The first thing I recommend is that you purchase the game on the CD disks as this is a very large install that took quite a few hours on my powerful gaming rig. Then you have the usual massive patch upgrades to download and then you’re good to go. To date I have only played a very few hours and my starting toon is a lowly level 4. But I have a few observations. Firstly, the starting intro sucks beyond belief. I mean it sucks beyond belief. Why oh why do MMOs fall into the trap of making starting characters special heroes? Once again, for the umpteenth time, if everyone’s a hero then nobody is. But this hero generation doesn’t make any sense. You wake up and then you run down a passage, and then there’s this chick and now you run with her, and bad guys come and you hit them with your face, and then you run some more, and amidst all this frantic running the game keeps introducing important control elements in an attempt to guide the new player in how the interface works, but it’s all happening so fast that you can’t remember any of it.

It sucks. And the graphics are hideous, hideous! And then there’s a big moment where the girl you’re with sacrifices herself to save some prophet and … oh God, by now I was so beyond giving a shit I almost cheered when she got sucked into some prison vortex. But then thankfully you wake up in your starting zone in a little room and now you can actually get on with the game. The ghost of the prophet is there wanting to tell you so many very important things, but I instantly selected the ‘goodbye’ option as I couldn’t bear the thought of having to deal with him any more and I went out into the actual world.

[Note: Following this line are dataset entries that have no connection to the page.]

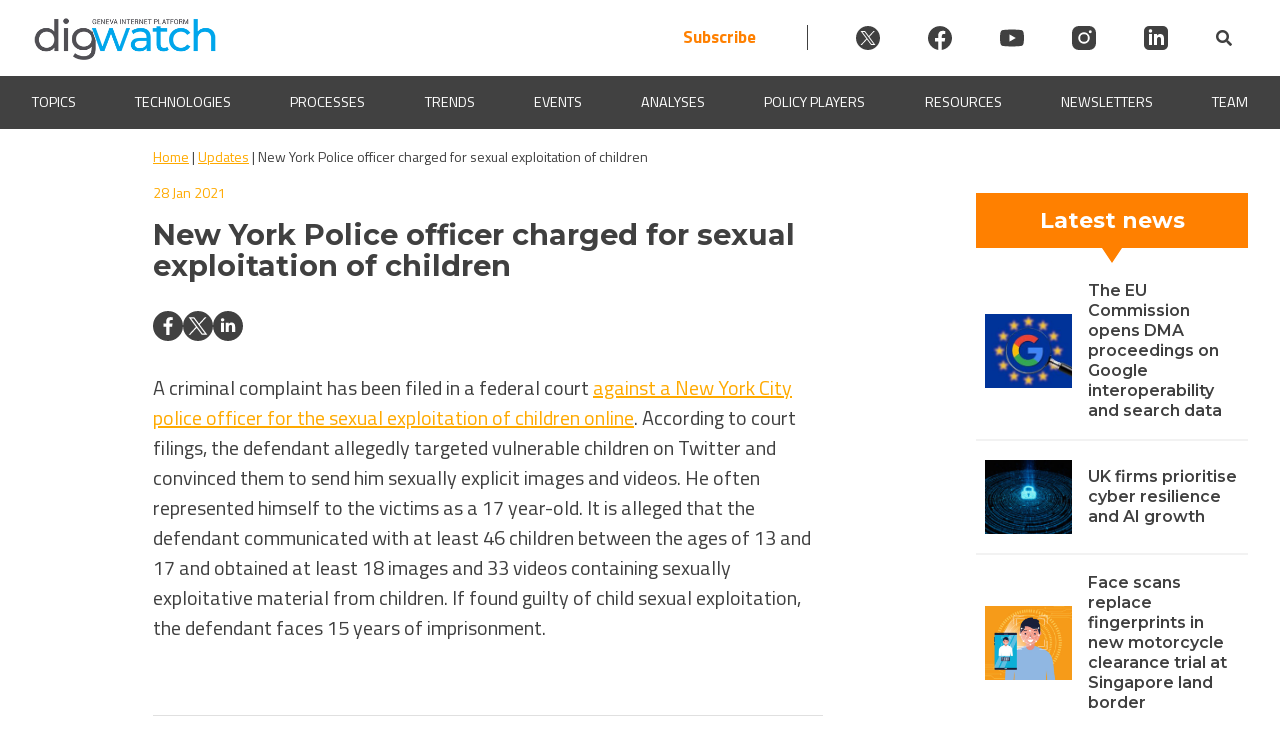

--- FILE ---
content_type: text/css; charset=utf-8
request_url: https://dig.watch/wp-content/cache/min/1/wp-content/plugins/diplo-deep-link-finder/diplo-deep-link-finder.css?ver=1769511114
body_size: 166
content:
.diplo-deep-link{-webkit-animation:1s highlight 1s 1 normal forwards;animation:1s highlight 1s 1 normal forwards;background-color:none;background:linear-gradient(90deg,#e4f7ff 50%,rgba(255,255,255,0) 50%);background-size:200% 100%;background-position:100% 0}@-webkit-keyframes highlight{to{background-position:0 0}}@keyframes highlight{to{background-position:0 0}}[data-tooltip]::before{content:attr(data-tooltip)}[data-tooltip]{position:relative;display:inline-block}[data-tooltip]::before{position:absolute;z-index:999}[data-tooltip].top::before{bottom:100%;margin-bottom:10px}[data-tooltip].bottom::before{top:100%;margin-top:10px}[data-tooltip].left::before{right:100%;margin-right:10px}[data-tooltip].right::before{left:100%;margin-left:10px}[data-tooltip]::before{visibility:hidden;opacity:0;transition:opacity 0.5s}[data-tooltip]:hover::before{visibility:visible;opacity:1}[data-tooltip]::before{background:#414141;color:#fff;padding:5px;min-width:100px;text-align:center}

--- FILE ---
content_type: text/javascript; charset=utf-8
request_url: https://dig.watch/wp-content/themes/dw/js/progress-bar.js?ver=1.3.1.9
body_size: 150
content:
jQuery(document).ready(function($) {
  scrollProgressBar();
  breadcrumbsShadow();
});

function scrollProgressBar() {
  var getMax = function () {
    return $(document).height() - $(window).height();
  };

  var getValue = function () {
    return $(window).scrollTop();
  };

  var progressBar = $(".dw-progress-bar"),
    max = getMax(),
    value,
    width;

  var getWidth = function () {
    // Calculate width in percentage
    value = getValue();
    width = (value / max) * 100;
    width = width + "%";
    return width;
  };

  var setWidth = function () {
    progressBar.css({ width: getWidth() });
  };

  $(document).on("scroll", setWidth);
  $(window).on("resize", function () {
    // Need to reset max
    max = getMax();
    setWidth();
  });
}

function breadcrumbsShadow() {
    //caches a jQuery object containing the header element
    var breadcrumbs = $("#breadcrumbs");
    
    $(window).scroll(function() {
        var scrollT = $(window).scrollTop();

        if (scrollT >= 136) {
            breadcrumbs.addClass("dw-addShadow");
        } else {
            breadcrumbs.removeClass("dw-addShadow");
        }
        
    });
}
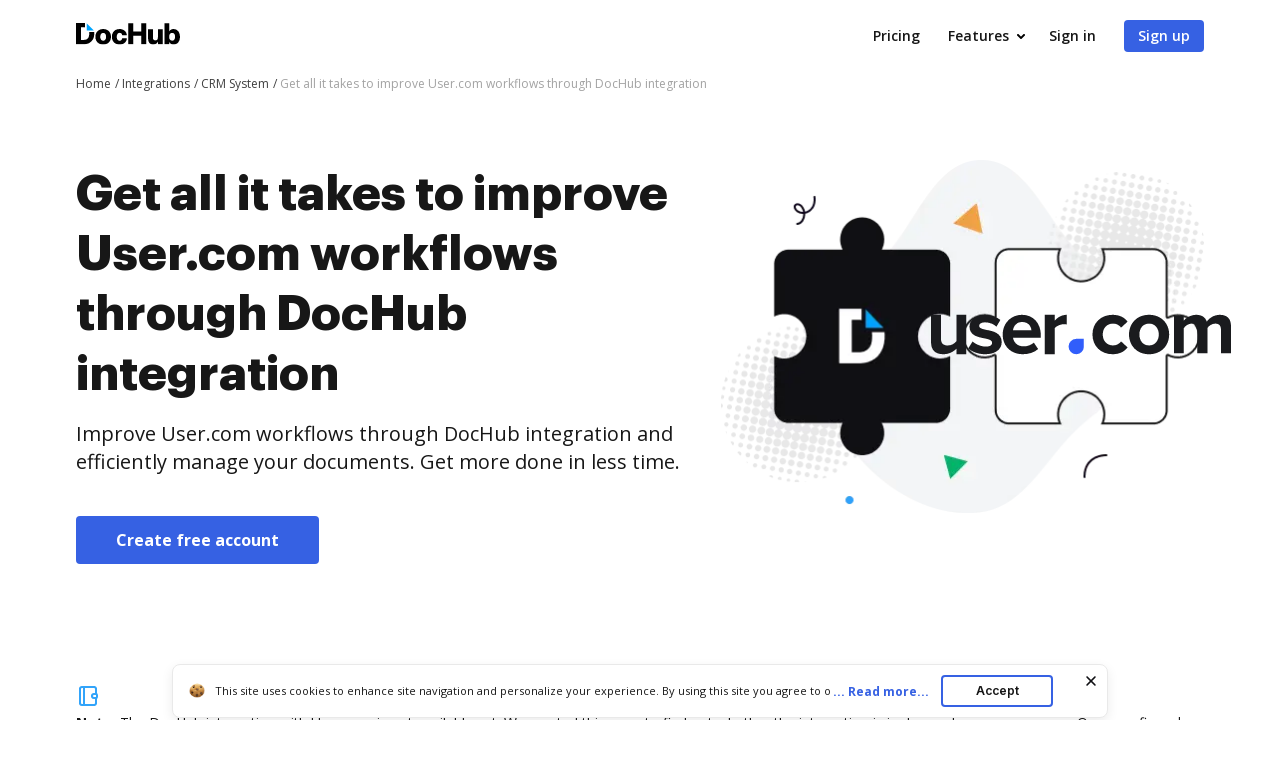

--- FILE ---
content_type: text/plain
request_url: https://www.dochub.com/mtrcs/g/collect?v=2&tid=G-DESM002YVE&gtm=45je61f0v882947858z8866772548za20gzb866772548zd866772548&_p=1768933323709&gcs=G111&gcd=13t3t3t3t5l1&npa=0&dma=0&cid=824342954.1768933326&ecid=504705832&ul=en-us%40posix&sr=1280x720&_fplc=0&ur=US-OH&frm=0&pscdl=noapi&_eu=AAAAAGA&sst.rnd=1306618824.1768933324&sst.tft=1768933323709&sst.lpc=29689130&sst.navt=n&sst.ude=0&sst.sw_exp=1&_s=1&tag_exp=103116026~103200004~104527906~104528500~104684208~104684211~105391253~115938466~115938468~116682876~116988315~117041588&dl=https%3A%2F%2Fwww.dochub.com%2Fen%2Fintegrations%2Fcrm-system%2Fget-all-it-takes-to-improve-usercom-workflows-through-dochub-integration&sid=1768933325&sct=1&seg=0&dt=Improve%20User.com%20workflows%20through%20DocHub%20integration&_tu=DA&en=page_view&_fv=1&_nsi=1&_ss=1&ep.exp_guest_id=d62d22c6ed.1768933323&ep.user_agent=Mozilla%2F5.0%20(Macintosh%3B%20Intel%20Mac%20OS%20X%2010_15_7)%20AppleWebKit%2F537.36%20(KHTML%2C%20like%20Gecko)%20Chrome%2F131.0.0.0%20Safari%2F537.36%3B%20ClaudeBot%2F1.0%3B%20%2Bclaudebot%40anthropic.com)&ep.server_source=false&tfd=2402&richsstsse
body_size: -107
content:
event: message
data: {"send_pixel":["https://analytics.google.com/g/s/collect?dma=0&npa=0&gcs=G111&gcd=13t3t3t3t5l1&gtm=45j91e61f0v882947858z8866772548z99235464744za20gzb866772548zd866772548&tag_exp=103116026~103200004~104527906~104528500~104684208~104684211~105391253~115938466~115938468~116682876~116988315~117041588&_is_sw=0&_tu=DA&_gsid=DESM002YVEBUCFhNhKYtzhbND4LDwRfA"],"options":{}}

event: message
data: {"send_pixel":["https://stats.g.doubleclick.net/g/collect?v=2&dma=0&npa=0&gcs=G111&gcd=13t3t3t3t5l1&tid=G-DESM002YVE&cid=824342954.1768933326&gtm=45j91e61f0v882947858z8866772548z99235464744za20gzb866772548zd866772548&tag_exp=103116026~103200004~104527906~104528500~104684208~104684211~105391253~115938466~115938468~116682876~116988315~117041588&_is_sw=0&_tu=DA&aip=1"],"options":{}}

event: message
data: {"send_pixel":["${transport_url}/_/set_cookie?val=RJ0haGM2b2UYuy6Q8%2B7mgUWYG4n3bbJMYrTBbGLWI2pwBNw91ptyLwdPv87f5jmGQ46FQD%2F7%2B43XA8%2BRnGkOHarS4x8OvXbCNNxaRlgaGpfRg7%2FmqtLpVzkmZWznQl1cSZuuDU0fPF1Ae39BZp36cMCBOyiage9RHpiw93wigDfQ2AvS3Paqgix%2BbjsPV4vl4706%2FDQ%3D&path=${encoded_path}"]}

event: message
data: {"send_pixel":["https://c.bing.com/c.gif?Red3=BACID_350519&vid=9be356736dce4647b8529bdca47bfb33"]}

event: message
data: {"response":{"status_code":200,"body":""}}



--- FILE ---
content_type: image/svg+xml
request_url: https://cdn.mrkhub.com/dochub-frontend/197/images/_modules/section-footer/watermark.svg
body_size: 515
content:
<svg width="14" height="16" viewBox="0 0 14 16" fill="none" xmlns="http://www.w3.org/2000/svg">
<path fill-rule="evenodd" clip-rule="evenodd" d="M0 2C0 0.895431 0.895431 0 2 0H12C13.1046 0 14 0.895431 14 2V14C14 15.1046 13.1046 16 12 16H2C0.89543 16 0 15.1046 0 14V2ZM2 2H12V14H2V2ZM4.89465 11.4472C4.64766 11.9412 4.04698 12.1414 3.55301 11.8944C3.05903 11.6474 2.8588 11.0468 3.10579 10.5528L6.10579 4.55279C6.47432 3.81574 7.52612 3.81574 7.89465 4.55279L10.8946 10.5528C11.1416 11.0468 10.9414 11.6474 10.4474 11.8944C9.95345 12.1414 9.35278 11.9412 9.10579 11.4472L8.88218 11H5.11825L4.89465 11.4472ZM7.00022 7.23607L7.88218 9H6.11825L7.00022 7.23607Z" fill="#3661E3"/>
</svg>


--- FILE ---
content_type: image/svg+xml
request_url: https://cdn.mrkhub.com/dh-landing-pages-backend/integrations/icons/usercom.svg
body_size: 1032
content:
<svg xmlns="http://www.w3.org/2000/svg" viewBox="0 0 260 35"><g fill="none" fill-rule="evenodd"><path fill="#1A1B1E" d="M22.062 34.139v-4.88c-2.228 2.488-6.144 4.908-11.477 4.908-7.157 0-10.533-3.9-10.533-10.219L0 0h8.575l.052 20.587c0 4.504 2.363 5.983 6.009 5.983 3.308 0 5.941-1.815 7.426-3.697L22.01 0h8.575l.052 34.139h-8.575zm10.231-5.027l3.75-5.997c2.387 2.224 7.297 4.447 11.388 4.447 3.75 0 5.524-1.28 5.524-3.302 0-2.29-2.864-3.1-6.615-3.84-5.66-1.08-12.956-2.427-12.956-10.177C33.384 4.785 38.226 0 46.886 0c5.591 0 10.024 1.887 13.229 4.448l-3.41 5.863c-1.977-2.09-5.728-3.774-9.751-3.774-3.137 0-5.183 1.145-5.183 3.032 0 2.022 2.592 2.763 6.274 3.505 5.66 1.078 13.229 2.56 13.229 10.647 0 5.998-5.114 10.446-14.252 10.446-5.728 0-11.251-1.887-14.729-5.055zM62.102 17.05C62.102 7.615 69.036 0 78.932 0c9.694 0 16.29 7.278 16.29 17.926v1.887H71.056c.539 4.11 3.838 7.547 9.358 7.547 3.03 0 6.597-1.213 8.684-3.234l3.77 5.526c-3.299 3.032-8.348 4.515-13.397 4.515-9.896 0-17.368-6.672-17.368-17.117zM79.027 6.247c-5.318 0-7.607 3.976-8.01 7.21h16.021c-.202-3.1-2.356-7.21-8.01-7.21zm19.508 27.92V0h8.607v5.18C109.447 2.289 113.513 0 117.58 0v8.343c-.61-.135-1.424-.202-2.372-.202-2.847 0-6.642 1.547-8.066 3.633v22.393h-8.607z"/><path fill="#315EFB" d="M125.902 20.833h6.582v6.71a6.624 6.624 0 0 1-13.248 0V27.5a6.667 6.667 0 0 1 6.666-6.667z"/><path fill="#1A1B1E" d="M139.936 17.05c0-9.974 7.286-17.05 17.432-17.05 6.742 0 10.827 2.898 13.006 5.93l-5.651 5.19c-1.567-2.225-3.95-3.505-6.946-3.505-5.243 0-8.92 3.774-8.92 9.435 0 5.66 3.677 9.502 8.92 9.502 2.996 0 5.38-1.348 6.946-3.505l5.651 5.19c-2.179 3.032-6.264 5.93-13.006 5.93-10.146 0-17.432-7.076-17.432-17.117zm49.035 17.117c-10.827 0-17.364-7.818-17.364-17.117 0-9.233 6.537-17.05 17.364-17.05 10.895 0 17.432 7.817 17.432 17.05 0 9.3-6.537 17.117-17.432 17.117zm0-7.615c5.38 0 8.444-4.38 8.444-9.502 0-5.055-3.065-9.435-8.444-9.435-5.38 0-8.376 4.38-8.376 9.435 0 5.121 2.997 9.502 8.376 9.502zm62.313 6.806V12.804c0-3.032-1.362-5.189-4.903-5.189-3.064 0-5.584 2.022-6.81 3.774v21.969h-8.715V12.804c0-3.032-1.362-5.189-4.903-5.189-2.996 0-5.516 2.022-6.81 3.841v21.902h-8.647V.808h8.648v4.246C220.505 3.1 224.864 0 229.902 0c4.835 0 7.9 2.224 9.125 5.93C240.934 2.965 245.292 0 250.331 0 256.39 0 260 3.167 260 9.839v23.519h-8.716z"/></g></svg>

So far it seems okay. I’m still in the starting town and following a quest, but the graphics are better and the town is interesting, and nobody is walking around with yellow exclamation marks over their heads which is nice. Local chat seems to be taken up with players thinking that writing ‘Arse “insert your gameplay word here” is terribly hilarious, so I’m ignoring everyone around me for now. I’ve died a few times and this game certainly isn’t a faceroll, but so far I’m enjoying it. Time will tell though if this is just Skyrim with a monthly subscription.